WISE escaneó todo el cielo entre 2010 y 2011, produciendo la encuesta más completa en longitudes de onda del infrarrojo medio actualmente disponibles. Con la finalización de su misión principal, WISE fue desactivado en 2011 y fue reactivado en 2013 para darle una nueva misión de asistencia a los esfuerzos de la NASA para identificar objetos potencialmente peligrosos cercanos a la Tierra (OCT), los asteroides y cometas en órbitas que los aproximan a la órbita de la Tierra. La misión fue renombrada Near-Earth Object Wide-field Infrared Survey Explorer (NEOWISE).

El nuevo sitio web utiliza los datos para buscar objetos desconocidos dentro y fuera del propio sistema solar. En 2016, los astrónomos de Caltech en Pasadena, California, mostraron que varios objetos del sistema solar distantes poseían características orbitales e indicaron que se vieron afectados por la gravedad de un planeta aún no detectado, lo que los investigadores apodaron ‘El planeta Nueve’. Si el Planeta Nueve – también conocido como el Planeta X – existe y es tan brillante como indican algunas predicciones, podría aparecer en los datos de WISE.

La búsqueda también puede descubrir objetos más distantes como enanas marrones, a veces llamadas estrellas fallidas, en el espacio interestelar cercano.

“Las enanas marrones no se forman como estrellas, sino que evolucionan como los planetas, y los más fríos son muy parecidos a Júpiter”, ha explicado el miembro del equipo Jackie Faherty, un astrónomo en el Museo Americano de Historia Natural de Nueva York.

A diferencia de los objetos más distantes, los que están cerca del sistema solar parecen moverse a través del cielo a diferentes velocidades. La mejor manera de descubrirlos es a través de una búsqueda sistemática de los objetos en movimiento en las imágenes de WISE.

Mientras que partes de esta búsqueda se pueden hacer con computadoras, las máquinas quedan a menudo abrumadas por artefactos de la imagen, sobre todo en zonas densas del cielo. Estos incluyen los picos de brillo asociados con imágenes de estrellas y manchas borrosas causadas por la luz dispersada dentro de los aparatos de WISE.

Así, este nuevo proyecto se basa en los ojos humanos, ya que el hombre reconoce fácilmente los objetos que se mueven sin tener en cuenta los artefactos. Es una versión del siglo XXI de la técnica utilizada por el astrónomo Clyde Tombaugh para encontrar a Plutón en 1930.

En el sitio web, la gente de todo el mundo puede hacer su camino a través de millones de “libros animados”, que son breves animaciones que muestran pequeños parches de cielo cambiado a lo largo de varios años. Los objetos señalados por los participantes en movimiento serán priorizados por el equipo científico de las observaciones de seguimiento por astrónomos profesionales. Los participantes compartirán beneficios por sus descubrimientos en cualquier publicación científica que resulte del proyecto.

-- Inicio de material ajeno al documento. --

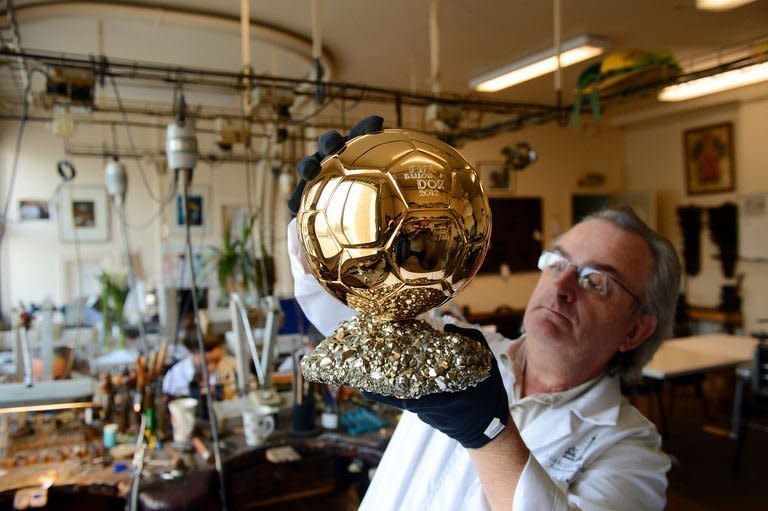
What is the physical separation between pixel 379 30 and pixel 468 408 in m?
4.11

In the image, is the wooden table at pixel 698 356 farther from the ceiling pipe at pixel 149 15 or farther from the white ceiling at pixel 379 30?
the ceiling pipe at pixel 149 15

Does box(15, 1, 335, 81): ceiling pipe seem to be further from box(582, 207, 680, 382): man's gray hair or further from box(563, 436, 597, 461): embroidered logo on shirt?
box(563, 436, 597, 461): embroidered logo on shirt

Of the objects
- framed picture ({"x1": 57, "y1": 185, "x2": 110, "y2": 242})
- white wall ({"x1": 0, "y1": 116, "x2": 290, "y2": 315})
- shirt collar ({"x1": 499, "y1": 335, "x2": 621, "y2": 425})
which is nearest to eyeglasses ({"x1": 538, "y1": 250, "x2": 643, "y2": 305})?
shirt collar ({"x1": 499, "y1": 335, "x2": 621, "y2": 425})

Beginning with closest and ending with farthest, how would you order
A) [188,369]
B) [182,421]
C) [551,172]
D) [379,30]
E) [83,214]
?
1. [182,421]
2. [188,369]
3. [379,30]
4. [83,214]
5. [551,172]

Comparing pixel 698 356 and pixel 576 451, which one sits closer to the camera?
pixel 576 451

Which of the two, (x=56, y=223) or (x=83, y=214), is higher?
(x=83, y=214)

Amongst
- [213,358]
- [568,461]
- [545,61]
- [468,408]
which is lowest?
[213,358]

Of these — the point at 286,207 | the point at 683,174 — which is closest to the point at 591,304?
the point at 286,207

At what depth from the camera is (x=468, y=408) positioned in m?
0.67

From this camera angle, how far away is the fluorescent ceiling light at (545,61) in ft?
12.0

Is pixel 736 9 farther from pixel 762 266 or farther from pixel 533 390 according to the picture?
pixel 533 390

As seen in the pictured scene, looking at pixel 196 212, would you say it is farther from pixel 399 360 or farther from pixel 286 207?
pixel 399 360

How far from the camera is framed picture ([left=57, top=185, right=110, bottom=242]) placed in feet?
21.5

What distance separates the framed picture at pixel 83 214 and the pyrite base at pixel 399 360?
22.5 feet
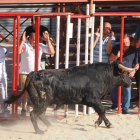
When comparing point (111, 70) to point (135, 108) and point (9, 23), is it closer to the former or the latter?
point (135, 108)

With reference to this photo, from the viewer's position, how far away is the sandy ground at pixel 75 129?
575cm

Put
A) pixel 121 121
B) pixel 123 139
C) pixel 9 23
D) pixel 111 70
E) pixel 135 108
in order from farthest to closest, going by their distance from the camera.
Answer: pixel 9 23 → pixel 135 108 → pixel 121 121 → pixel 111 70 → pixel 123 139

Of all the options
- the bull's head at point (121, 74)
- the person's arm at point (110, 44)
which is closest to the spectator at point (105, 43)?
the person's arm at point (110, 44)

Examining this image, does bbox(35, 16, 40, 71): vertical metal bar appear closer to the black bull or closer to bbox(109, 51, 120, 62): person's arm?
the black bull

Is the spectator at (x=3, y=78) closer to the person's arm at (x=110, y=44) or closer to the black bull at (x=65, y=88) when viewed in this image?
the black bull at (x=65, y=88)

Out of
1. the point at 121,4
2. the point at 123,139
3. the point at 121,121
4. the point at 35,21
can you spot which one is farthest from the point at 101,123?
the point at 121,4

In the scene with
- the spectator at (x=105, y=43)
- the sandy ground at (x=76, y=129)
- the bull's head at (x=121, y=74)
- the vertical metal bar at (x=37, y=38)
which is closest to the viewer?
the sandy ground at (x=76, y=129)

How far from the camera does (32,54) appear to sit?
6.63 m

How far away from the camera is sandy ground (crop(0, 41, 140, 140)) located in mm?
5750

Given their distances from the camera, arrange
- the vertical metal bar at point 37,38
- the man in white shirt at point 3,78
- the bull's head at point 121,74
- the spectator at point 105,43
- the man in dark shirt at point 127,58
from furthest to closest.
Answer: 1. the man in dark shirt at point 127,58
2. the spectator at point 105,43
3. the man in white shirt at point 3,78
4. the vertical metal bar at point 37,38
5. the bull's head at point 121,74

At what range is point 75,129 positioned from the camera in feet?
20.1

El proyecto es un trabajo de la NASA, la Universidad de Berkeley, el Museo Americano de Historia Natural de Nueva York, la Universidad del Estado de Arizona, el Instituto de Ciencia del Telescopio Espacial en Baltimore, y Zooniverse, con la colaboración de científicos, desarrolladores de software y educadores que colectivamente desarrollan y gestionan proyectos de ciencia ciudadana en el Internet.